Renal Cysts



Renal Cysts


Sara M. O’Hara, MD, FAAP



DIFFERENTIAL DIAGNOSIS


Common



  • Multicystic Dysplastic Kidney (MCDK)


  • Ureteropelvic Duplications


  • Simple Renal Cyst


  • Autosomal Dominant Polycystic Renal Disease (ADPCKD)


  • Calyceal Diverticulum


  • Cystic Renal Dysplasia


Less Common



  • Autosomal Recessive Polycystic Renal Disease (ARPCKD)


  • Acquired Cystic Kidney Disease


  • Renal Injury


Rare but Important



  • Tuberous Sclerosis (TS) Complex


  • Multilocular Cystic Nephroma (MLCN)


ESSENTIAL INFORMATION


Key Differential Diagnosis Issues



  • Cystic lesions of kidney in pediatric populations are seldom malignant



    • Cystic forms of renal cell, clear cell, and Wilms tumors are exceptions


  • Narrowing differentials



    • Unilateral



      • MCDK, duplication, simple renal cyst, calyceal diverticulum, trauma, MLCN


    • Bilateral



      • ADPCKD, ARPCKD, post-transplant acquired cystic disease, TS


    • Variable



      • Cystic dysplasia, duplications


Helpful Clues for Common Diagnoses



  • Multicystic Dysplastic Kidney (MCDK)



    • Classic type: Conglomerate cysts without discernible renal pelvis


    • Hydronephrotic type: Central cyst thought to be remnant of obstructed pelvis


    • High incidence of contralateral renal abnormalities: UPJ obstruction and vesicoureteral reflux (VUR)

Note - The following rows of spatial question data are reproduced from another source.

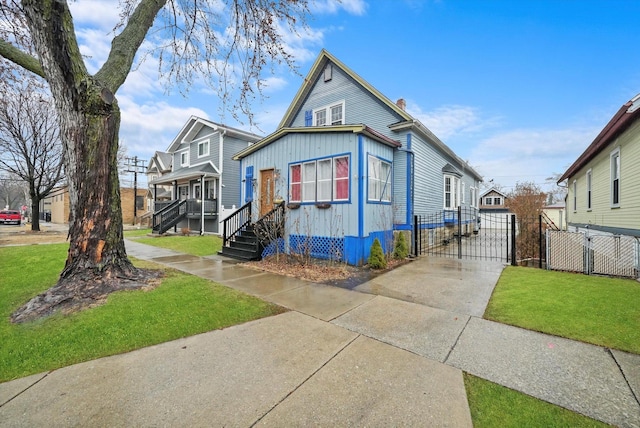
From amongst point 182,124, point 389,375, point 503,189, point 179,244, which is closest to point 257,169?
point 179,244

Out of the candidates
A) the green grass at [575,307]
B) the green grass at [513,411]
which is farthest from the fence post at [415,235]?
the green grass at [513,411]

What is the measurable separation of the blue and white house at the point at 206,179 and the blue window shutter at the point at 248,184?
6266 mm

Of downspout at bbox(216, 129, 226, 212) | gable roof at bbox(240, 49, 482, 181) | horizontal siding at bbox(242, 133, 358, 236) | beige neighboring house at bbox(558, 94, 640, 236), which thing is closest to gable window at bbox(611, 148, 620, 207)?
beige neighboring house at bbox(558, 94, 640, 236)

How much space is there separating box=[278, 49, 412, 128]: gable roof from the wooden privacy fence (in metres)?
6.38

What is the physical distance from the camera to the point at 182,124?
67.6ft

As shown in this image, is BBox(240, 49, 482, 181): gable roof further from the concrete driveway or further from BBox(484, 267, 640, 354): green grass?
BBox(484, 267, 640, 354): green grass

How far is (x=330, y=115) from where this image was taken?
13312mm

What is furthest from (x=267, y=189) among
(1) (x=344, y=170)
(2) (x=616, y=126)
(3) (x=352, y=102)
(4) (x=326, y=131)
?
(2) (x=616, y=126)

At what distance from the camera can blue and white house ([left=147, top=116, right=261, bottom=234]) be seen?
1762 cm

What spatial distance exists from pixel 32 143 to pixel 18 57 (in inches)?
734

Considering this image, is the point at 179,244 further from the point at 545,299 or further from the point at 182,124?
the point at 545,299

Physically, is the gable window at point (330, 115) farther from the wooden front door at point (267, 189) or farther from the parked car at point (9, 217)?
the parked car at point (9, 217)

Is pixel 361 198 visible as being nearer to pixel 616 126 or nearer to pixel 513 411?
pixel 513 411

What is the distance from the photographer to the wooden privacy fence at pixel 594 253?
6.44 metres
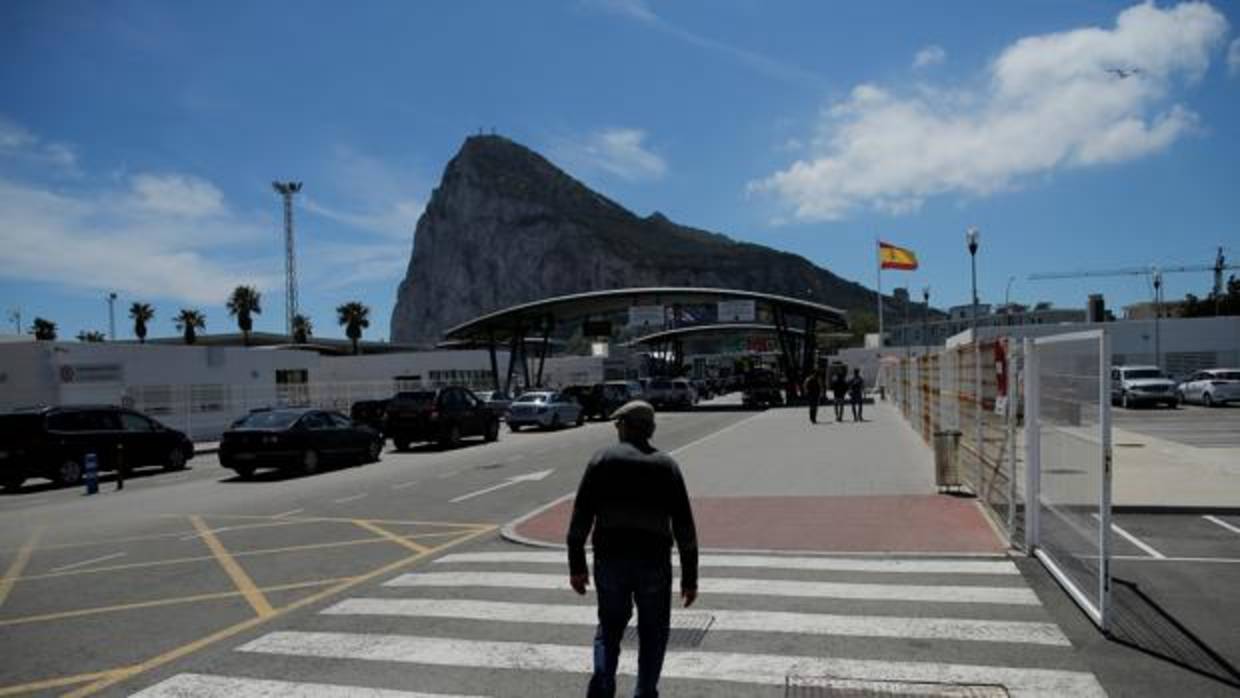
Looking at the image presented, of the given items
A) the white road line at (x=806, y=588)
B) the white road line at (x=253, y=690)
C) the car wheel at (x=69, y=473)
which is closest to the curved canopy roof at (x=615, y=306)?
the car wheel at (x=69, y=473)

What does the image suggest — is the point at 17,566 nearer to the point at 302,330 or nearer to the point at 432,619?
the point at 432,619

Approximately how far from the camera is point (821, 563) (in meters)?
9.04

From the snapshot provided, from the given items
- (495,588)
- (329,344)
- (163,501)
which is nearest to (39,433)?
(163,501)

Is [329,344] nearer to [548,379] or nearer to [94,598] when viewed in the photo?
[548,379]

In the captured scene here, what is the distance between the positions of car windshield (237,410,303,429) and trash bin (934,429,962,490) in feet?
44.4

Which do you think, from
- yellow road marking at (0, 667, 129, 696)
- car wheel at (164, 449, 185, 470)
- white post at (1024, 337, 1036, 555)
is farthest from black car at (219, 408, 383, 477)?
white post at (1024, 337, 1036, 555)

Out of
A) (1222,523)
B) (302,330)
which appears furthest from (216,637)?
(302,330)

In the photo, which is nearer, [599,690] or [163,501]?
[599,690]

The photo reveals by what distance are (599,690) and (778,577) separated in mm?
4031

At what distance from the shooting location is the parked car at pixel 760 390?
164 ft

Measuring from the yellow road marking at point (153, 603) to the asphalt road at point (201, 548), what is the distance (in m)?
0.02

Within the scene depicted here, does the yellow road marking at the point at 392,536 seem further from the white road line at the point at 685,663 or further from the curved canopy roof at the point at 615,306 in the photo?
the curved canopy roof at the point at 615,306

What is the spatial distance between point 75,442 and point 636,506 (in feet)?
64.5

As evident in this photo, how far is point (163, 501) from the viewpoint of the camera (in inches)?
647
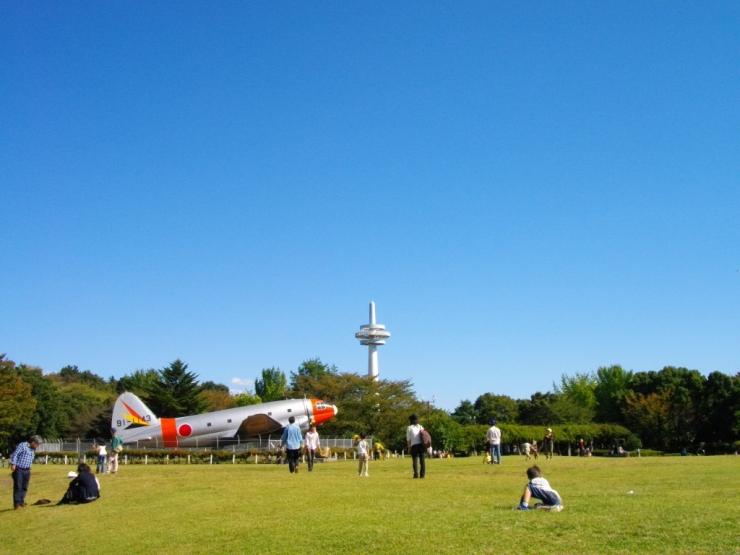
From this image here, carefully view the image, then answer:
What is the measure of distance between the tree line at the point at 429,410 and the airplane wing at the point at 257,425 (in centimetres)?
1165

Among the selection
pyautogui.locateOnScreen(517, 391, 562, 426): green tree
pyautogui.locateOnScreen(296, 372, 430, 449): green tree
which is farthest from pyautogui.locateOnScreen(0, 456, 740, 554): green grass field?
pyautogui.locateOnScreen(517, 391, 562, 426): green tree

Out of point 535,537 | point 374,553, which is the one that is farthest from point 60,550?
point 535,537

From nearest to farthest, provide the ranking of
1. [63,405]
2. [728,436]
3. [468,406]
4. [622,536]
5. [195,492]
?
[622,536], [195,492], [728,436], [63,405], [468,406]

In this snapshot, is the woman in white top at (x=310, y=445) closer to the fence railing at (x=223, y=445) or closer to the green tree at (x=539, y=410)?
the fence railing at (x=223, y=445)

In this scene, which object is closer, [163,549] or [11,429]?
[163,549]

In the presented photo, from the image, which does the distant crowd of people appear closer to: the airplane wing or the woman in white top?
the woman in white top

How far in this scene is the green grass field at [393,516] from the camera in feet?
40.1

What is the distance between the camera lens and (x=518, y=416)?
11344 cm

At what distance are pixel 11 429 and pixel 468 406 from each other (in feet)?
247

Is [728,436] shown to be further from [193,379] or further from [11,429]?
[11,429]

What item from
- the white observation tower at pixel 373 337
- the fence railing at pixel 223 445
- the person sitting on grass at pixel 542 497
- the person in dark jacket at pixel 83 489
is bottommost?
the fence railing at pixel 223 445

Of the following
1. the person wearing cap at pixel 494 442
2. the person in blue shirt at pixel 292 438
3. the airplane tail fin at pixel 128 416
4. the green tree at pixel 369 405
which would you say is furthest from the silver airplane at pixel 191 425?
the person in blue shirt at pixel 292 438

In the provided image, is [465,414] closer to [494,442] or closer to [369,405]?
[369,405]

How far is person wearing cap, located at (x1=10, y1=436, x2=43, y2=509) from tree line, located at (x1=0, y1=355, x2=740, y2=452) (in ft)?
162
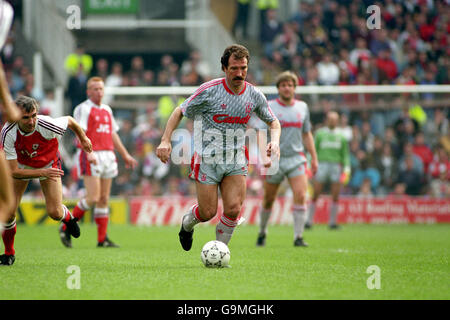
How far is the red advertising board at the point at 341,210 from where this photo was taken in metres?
18.8

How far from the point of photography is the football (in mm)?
7945

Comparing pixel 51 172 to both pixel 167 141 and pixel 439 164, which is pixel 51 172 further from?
pixel 439 164

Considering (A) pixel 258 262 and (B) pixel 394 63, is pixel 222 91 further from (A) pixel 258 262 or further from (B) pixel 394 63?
(B) pixel 394 63

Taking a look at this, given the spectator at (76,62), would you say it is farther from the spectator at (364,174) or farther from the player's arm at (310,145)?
the player's arm at (310,145)

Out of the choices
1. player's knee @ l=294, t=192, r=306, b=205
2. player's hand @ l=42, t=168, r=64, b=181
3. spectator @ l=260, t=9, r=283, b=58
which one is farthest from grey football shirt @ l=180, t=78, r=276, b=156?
spectator @ l=260, t=9, r=283, b=58

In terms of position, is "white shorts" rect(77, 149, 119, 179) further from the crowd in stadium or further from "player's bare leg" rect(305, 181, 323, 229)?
the crowd in stadium

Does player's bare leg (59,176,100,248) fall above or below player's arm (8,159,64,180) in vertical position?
below

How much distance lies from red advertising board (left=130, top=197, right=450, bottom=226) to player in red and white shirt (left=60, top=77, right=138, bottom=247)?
7.09 m

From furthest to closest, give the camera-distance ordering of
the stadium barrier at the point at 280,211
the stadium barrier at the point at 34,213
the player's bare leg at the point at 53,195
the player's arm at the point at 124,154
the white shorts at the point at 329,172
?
the stadium barrier at the point at 280,211
the stadium barrier at the point at 34,213
the white shorts at the point at 329,172
the player's arm at the point at 124,154
the player's bare leg at the point at 53,195

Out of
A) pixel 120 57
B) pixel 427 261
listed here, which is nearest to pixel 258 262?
pixel 427 261

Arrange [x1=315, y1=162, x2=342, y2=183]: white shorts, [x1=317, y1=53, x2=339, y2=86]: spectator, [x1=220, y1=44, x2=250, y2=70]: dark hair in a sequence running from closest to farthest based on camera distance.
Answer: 1. [x1=220, y1=44, x2=250, y2=70]: dark hair
2. [x1=315, y1=162, x2=342, y2=183]: white shorts
3. [x1=317, y1=53, x2=339, y2=86]: spectator

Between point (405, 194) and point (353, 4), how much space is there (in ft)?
25.0

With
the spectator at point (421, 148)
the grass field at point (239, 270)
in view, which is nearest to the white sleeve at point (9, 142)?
the grass field at point (239, 270)

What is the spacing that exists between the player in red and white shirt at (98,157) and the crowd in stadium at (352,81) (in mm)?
7635
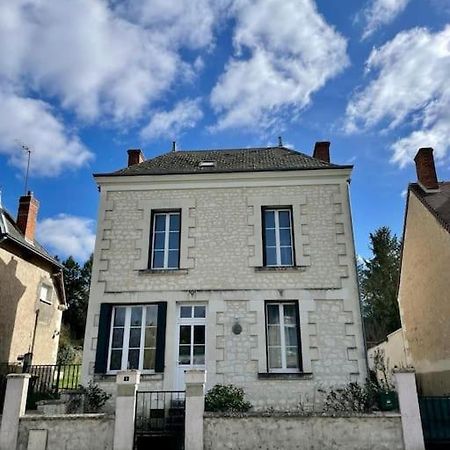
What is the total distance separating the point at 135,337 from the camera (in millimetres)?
10719

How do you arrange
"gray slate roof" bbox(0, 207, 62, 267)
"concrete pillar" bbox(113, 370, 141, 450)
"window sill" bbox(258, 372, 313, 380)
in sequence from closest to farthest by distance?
"concrete pillar" bbox(113, 370, 141, 450), "window sill" bbox(258, 372, 313, 380), "gray slate roof" bbox(0, 207, 62, 267)

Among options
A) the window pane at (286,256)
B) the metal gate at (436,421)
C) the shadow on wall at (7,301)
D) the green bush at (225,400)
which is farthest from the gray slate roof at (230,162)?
the metal gate at (436,421)

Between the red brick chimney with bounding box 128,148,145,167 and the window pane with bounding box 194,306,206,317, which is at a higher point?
the red brick chimney with bounding box 128,148,145,167

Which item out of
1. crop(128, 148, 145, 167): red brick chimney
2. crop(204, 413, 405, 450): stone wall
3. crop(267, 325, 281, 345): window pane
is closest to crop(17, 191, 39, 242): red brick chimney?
crop(128, 148, 145, 167): red brick chimney

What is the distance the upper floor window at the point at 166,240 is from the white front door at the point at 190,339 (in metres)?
1.27

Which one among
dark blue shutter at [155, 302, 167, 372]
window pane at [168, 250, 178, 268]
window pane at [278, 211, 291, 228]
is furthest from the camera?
window pane at [278, 211, 291, 228]

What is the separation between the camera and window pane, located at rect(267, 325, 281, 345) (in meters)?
10.6

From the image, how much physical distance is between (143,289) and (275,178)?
4629 millimetres

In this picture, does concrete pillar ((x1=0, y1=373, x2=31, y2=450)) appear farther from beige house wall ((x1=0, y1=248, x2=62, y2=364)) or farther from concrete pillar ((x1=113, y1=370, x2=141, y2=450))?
beige house wall ((x1=0, y1=248, x2=62, y2=364))

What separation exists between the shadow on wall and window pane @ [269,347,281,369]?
7.97m

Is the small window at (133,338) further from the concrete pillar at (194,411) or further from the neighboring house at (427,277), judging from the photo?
the neighboring house at (427,277)

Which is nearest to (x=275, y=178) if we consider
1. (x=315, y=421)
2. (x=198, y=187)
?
(x=198, y=187)

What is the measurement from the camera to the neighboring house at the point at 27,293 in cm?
1305

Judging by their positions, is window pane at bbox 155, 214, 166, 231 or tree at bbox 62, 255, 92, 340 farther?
tree at bbox 62, 255, 92, 340
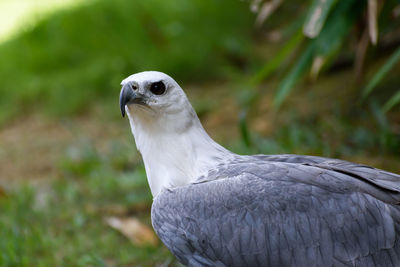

    • MCDK initially large, but vast majority shrink over course of years


    • 1/2 of all MCDK have involuted by age 5


    • 12 reported cases of Wilms and renal cell carcinoma occurring in MCDK


    • National MCDK Registry tracks incidence and behavior


    • Imaging: Confirm lack of function with nuclear renal scan


  • Ureteropelvic Duplications



    • Upper poles of duplex kidneys tend to obstruct due to



      • Ectopic ureteral insertion


      • Ureterocele


      • Search bladder and pelvis carefully for ectopic ureter when evaluating upper pole cystic lesions


    • Lower poles have high incidence of VUR



      • Note: High-grade VUR may dilate calyces


    • Imaging: US, VCUG, diuretic renal scan


  • Simple Renal Cyst



    • Smooth, sharply marginated, water-density lesions


    • Through transmission on ultrasound


    • Does not enhance on CT and MR


    • If positive family history of cystic kidneys, consider ADPCKD


    • Imaging: US, CT, MR


  • Autosomal Dominant Polycystic Renal Disease (ADPCKD)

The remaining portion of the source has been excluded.